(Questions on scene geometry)
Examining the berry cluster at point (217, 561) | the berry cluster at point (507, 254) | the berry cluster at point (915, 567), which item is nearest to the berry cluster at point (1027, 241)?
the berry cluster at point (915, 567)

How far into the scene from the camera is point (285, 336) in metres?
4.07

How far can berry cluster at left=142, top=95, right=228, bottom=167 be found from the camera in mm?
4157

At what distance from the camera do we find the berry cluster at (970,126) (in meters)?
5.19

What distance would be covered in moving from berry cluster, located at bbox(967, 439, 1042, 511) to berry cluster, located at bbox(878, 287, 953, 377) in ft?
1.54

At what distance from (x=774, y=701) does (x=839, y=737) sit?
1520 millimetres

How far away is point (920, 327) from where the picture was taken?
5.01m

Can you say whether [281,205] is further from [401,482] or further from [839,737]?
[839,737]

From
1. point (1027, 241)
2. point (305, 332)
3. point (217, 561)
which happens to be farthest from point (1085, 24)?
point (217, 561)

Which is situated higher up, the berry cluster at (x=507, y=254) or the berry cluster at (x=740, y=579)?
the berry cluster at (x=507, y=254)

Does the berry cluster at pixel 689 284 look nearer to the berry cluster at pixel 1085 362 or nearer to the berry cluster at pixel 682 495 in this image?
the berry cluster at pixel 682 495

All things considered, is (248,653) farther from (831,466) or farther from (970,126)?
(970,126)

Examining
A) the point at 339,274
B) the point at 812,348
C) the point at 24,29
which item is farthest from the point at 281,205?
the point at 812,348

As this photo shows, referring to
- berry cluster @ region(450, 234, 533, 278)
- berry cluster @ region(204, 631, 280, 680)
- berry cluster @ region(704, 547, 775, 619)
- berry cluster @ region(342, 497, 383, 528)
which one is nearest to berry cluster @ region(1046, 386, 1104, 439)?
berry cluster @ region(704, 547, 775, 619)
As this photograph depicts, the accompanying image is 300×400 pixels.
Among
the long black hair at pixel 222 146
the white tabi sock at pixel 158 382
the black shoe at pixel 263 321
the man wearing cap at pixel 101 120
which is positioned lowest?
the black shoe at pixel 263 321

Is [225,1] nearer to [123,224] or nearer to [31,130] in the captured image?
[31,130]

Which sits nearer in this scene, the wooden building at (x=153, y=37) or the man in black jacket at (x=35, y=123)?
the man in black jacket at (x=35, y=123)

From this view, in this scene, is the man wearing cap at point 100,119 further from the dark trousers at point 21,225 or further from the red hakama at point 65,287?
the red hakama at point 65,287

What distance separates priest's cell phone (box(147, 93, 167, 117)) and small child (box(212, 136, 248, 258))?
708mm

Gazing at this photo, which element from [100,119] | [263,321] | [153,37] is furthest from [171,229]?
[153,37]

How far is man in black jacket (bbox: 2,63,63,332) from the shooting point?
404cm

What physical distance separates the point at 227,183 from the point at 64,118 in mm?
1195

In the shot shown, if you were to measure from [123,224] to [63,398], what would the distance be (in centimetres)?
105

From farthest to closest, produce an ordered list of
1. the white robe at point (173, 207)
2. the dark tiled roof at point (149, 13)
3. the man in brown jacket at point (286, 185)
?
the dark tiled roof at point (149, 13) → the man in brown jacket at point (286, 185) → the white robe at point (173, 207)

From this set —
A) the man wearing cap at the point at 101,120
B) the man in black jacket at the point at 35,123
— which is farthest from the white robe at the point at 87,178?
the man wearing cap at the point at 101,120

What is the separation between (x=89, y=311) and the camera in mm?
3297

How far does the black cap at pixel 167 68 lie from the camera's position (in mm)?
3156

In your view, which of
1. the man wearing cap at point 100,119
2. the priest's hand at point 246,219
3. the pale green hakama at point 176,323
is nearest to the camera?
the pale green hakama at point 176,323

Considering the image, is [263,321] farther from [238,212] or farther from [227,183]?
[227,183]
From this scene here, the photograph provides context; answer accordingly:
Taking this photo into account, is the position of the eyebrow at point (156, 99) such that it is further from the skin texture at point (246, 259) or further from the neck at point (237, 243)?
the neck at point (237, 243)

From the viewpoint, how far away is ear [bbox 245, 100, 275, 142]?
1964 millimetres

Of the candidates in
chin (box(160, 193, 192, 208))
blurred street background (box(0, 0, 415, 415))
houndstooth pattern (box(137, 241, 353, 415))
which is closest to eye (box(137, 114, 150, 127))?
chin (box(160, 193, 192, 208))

--

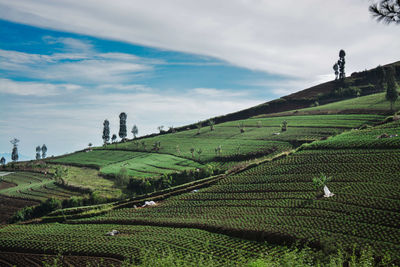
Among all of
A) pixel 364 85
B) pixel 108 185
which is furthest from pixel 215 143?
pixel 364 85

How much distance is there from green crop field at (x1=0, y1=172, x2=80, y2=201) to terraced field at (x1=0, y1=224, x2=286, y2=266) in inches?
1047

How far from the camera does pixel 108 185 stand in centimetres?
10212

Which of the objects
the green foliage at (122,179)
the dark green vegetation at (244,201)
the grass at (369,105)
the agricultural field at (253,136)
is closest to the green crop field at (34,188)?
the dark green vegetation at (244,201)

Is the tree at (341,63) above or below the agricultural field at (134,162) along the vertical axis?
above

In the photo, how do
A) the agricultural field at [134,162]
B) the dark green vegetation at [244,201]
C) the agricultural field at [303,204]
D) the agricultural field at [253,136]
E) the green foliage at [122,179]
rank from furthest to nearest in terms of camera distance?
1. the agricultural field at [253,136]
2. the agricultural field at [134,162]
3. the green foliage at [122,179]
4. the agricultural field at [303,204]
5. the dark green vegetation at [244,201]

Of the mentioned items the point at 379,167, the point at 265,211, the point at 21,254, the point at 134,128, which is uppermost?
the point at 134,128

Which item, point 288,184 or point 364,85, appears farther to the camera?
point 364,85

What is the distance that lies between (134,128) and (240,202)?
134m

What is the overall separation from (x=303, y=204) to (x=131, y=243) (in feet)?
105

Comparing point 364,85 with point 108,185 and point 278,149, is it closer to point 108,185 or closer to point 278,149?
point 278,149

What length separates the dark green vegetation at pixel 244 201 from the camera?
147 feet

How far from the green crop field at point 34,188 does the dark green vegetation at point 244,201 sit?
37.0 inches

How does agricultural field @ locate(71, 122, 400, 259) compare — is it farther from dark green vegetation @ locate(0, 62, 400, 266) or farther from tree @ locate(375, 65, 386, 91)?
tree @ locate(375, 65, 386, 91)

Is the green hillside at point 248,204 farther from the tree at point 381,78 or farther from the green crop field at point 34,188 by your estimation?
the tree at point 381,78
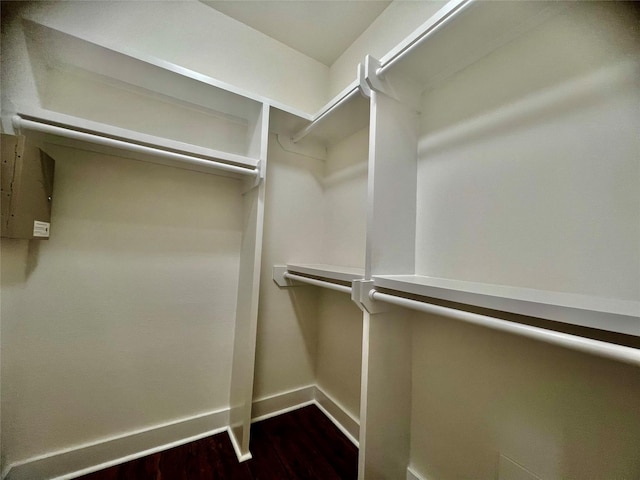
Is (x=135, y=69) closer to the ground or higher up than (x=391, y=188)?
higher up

[DIRECTIONS]
Render the items in the stretch from the line containing "In your view, which of" through the line containing "1964 millimetres" as a two-column CSV headed "query" and "reply", one row per item. Put each item's text and its answer in a single quoted field, with line breaks replaced by spaces.

[RESPONSE FOR THIS EXERCISE]
query,reply
"In your view, which of 1. the man wearing cap at point 100,119 2. the priest's hand at point 246,219 3. the pale green hakama at point 176,323 is nearest to the camera?","the pale green hakama at point 176,323"
"Considering the image, is [263,321] farther from [238,212] or farther from [227,183]?","[227,183]"
"From this scene here, the photograph provides context; answer accordingly: Taking this photo into account, is the position of the eyebrow at point (156, 99) such that it is further from the skin texture at point (246, 259) or further from the neck at point (237, 243)?","the neck at point (237, 243)"
"From the viewpoint, how far away is ear [bbox 245, 100, 275, 142]?","1964 millimetres"